→ **掲載本文**:
+---+

怪獣の規模は『MM』で表わされ、これまで確認された最大の怪獣は『MM8.9』である。兵器の殺傷力の増大と堅牢なビルの増加により、以前に比べ被害は減少しているものの対応を間違えれば大惨事になりかねない。そして今、怪獣をテロに利用しようとする謎の組織が現れ『MM9』クラスの怪獣が目覚めさせられようとしていた。


地震や台風被害の多い日本ですが、怪獣ですか!面白いのは怪獣がそれらの自然災害の一種となっていることです。なので管轄は『気象庁』、武器は持ちません。怪獣映画のように戦闘機で銃撃したりましてや隊員が変身したりなんてことは一切なく、彼らは予測と対策を立てるのがお仕事です(実際に戦うのは自衛隊)。なんだか突拍子もない設定なのにそこらへんが妙にリアルで微笑ましく思えました。

+---+

→ **収集データ**:
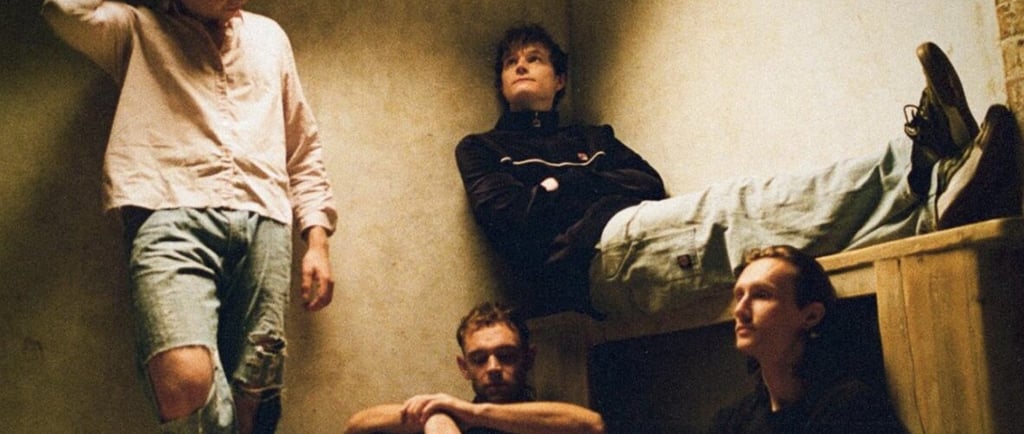 wunderhorse grunge band indie new release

+---+

→ **作業依頼 1**: 怪獣を災害として描く作品の紹介文から、"怪獣の規模は『MM』で表わさ"で始まり"アルで微笑ましく思えました。"に至るまでの部分を一字も変えずに抜き出せ。
→ **作業依頼 2**: 怪獣を災害として描く作品の紹介文を、最後の文の後から書き継げ。

→ **解答欄 1**:
怪獣の規模は『MM』で表わされ、これまで確認された最大の怪獣は『MM8.9』である。兵器の殺傷力の増大と堅牢なビルの増加により、以前に比べ被害は減少しているものの対応を間違えれば大惨事になりかねない。そして今、怪獣をテロに利用しようとする謎の組織が現れ『MM9』クラスの怪獣が目覚めさせられようとしていた。


地震や台風被害の多い日本ですが、怪獣ですか!面白いのは怪獣がそれらの自然災害の一種となっていることです。なので管轄は『気象庁』、武器は持ちません。怪獣映画のように戦闘機で銃撃したりましてや隊員が変身したりなんてことは一切なく、彼らは予測と対策を立てるのがお仕事です(実際に戦うのは自衛隊)。なんだか突拍子もない設定なのにそこらへんが妙にリアルで微笑ましく思えました。

→ **解答欄 2**:
設定は現在、といっても微妙に前、20世紀終ぐらいでしょうか。なぜなら
未来の観測者によって過去は決定される。人の価値観が変われば、宇宙の過去も変化するということ。神が世界を作ったと信じられていた時代から、今では科学の発展によりビックバンが宇宙の始まりとされていますよね。そうなると神話はもはや物語でしかなく・・この怪獣災害もしだいに姿を消し、それが過去の自然災害と同化しているのが現在ということなんだと。昔話や伝承の中には災害を擬人化したとされるものも多数ありますので。逆を返せば、「一昔前は怪獣災害が本当にもあったかも」というロマンあふれるお話です。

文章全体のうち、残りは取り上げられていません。